有人能告诉我如何调整模型以使其更灵活吗?我缺少什么微妙之处?
def generateText(starting_corpus, num_char_to_generate = 1000, required_training_length = 100):
random_starting_int = random.sample(range(len(text)),1)[0]
ending_position = random_starting_int+required_training_length
starting_string = text[random_starting_int:ending_position]
print("Starting string is: " + starting_string)
numeric_starting_string = [char2idx[x] for x in starting_string]
reshaped_numeric_string = np.reshape(numeric_starting_string, (1, len(numeric_starting_string), 1)).astype('float32')
output_numeric_vector = []
for i in range(num_char_to_generate):
if i%50 == 0:
print("Processing character index: "+str(i))
predicted_values = model.predict(reshaped_numeric_string)
selected_predicted_value = tf.random.categorical(predicted_values, num_samples = 1)[0][0].numpy().astype('float32') #sample from the predicted values
#temp = reshaped_numeric_string.copy()
output_numeric_vector.append(selected_predicted_value)
reshaped_numeric_string = np.append(reshaped_numeric_string[:,1:,:], np.reshape(selected_predicted_value, (1,1,1)), axis = 1)

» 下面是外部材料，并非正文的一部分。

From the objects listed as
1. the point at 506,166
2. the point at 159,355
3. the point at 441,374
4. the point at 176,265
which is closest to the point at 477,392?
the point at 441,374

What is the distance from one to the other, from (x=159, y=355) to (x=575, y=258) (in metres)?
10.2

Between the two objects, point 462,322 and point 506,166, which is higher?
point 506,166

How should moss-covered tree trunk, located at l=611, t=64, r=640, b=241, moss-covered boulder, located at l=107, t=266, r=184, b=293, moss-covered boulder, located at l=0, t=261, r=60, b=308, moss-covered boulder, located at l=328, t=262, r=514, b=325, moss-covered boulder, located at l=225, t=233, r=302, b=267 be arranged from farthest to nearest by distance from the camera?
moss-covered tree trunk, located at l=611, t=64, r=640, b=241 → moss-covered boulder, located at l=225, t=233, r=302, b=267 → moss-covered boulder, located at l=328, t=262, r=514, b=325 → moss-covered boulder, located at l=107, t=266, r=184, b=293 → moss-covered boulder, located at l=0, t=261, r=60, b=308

predicted_chars = [idx2char[x] for x in output_numeric_vector]
final_text = ''.join(predicted_chars)
return(final_text)
However, looking at the actual generation step, is it fair to say
it’s only using the last character “ “? So it’s the same whether we
use “ROMEO: “ or just “ “? It’s hard to test as it samples from the
output distribution ...
不,它正在考虑所有字符。您可以轻松地
通过使用固定的随机种子验证:
from numpy.random import seed
from tensorflow.random import set_seed
seed(1)
set_seed(1)
print('======')
print(generate_text(m, 'ROMEO: '))
seed(1)
set_seed(1)
print('======')
print(generate_text(m, ' '))
Relatedly, it’s unclear how it would predict from such a short
string as the original training sequence is much longer. I
understand if we trained on a history of 100 chars we predict the
101st and then use 2-101 to predict 102... but how does it start
with just 7 characters?
它在内部循环运行序列。它需要第一个
字符并预测第二个。然后第二个预测
第三等等。在这样做的同时,它会更新其隐藏状态,以便
它的预测变得越来越好。最终它停滞不前
因为它不能记住任意长序列。
查看本教程here,他们使用“Romeo:”的起始序列。
int(generate_text(model, start_string=u"ROMEO: "))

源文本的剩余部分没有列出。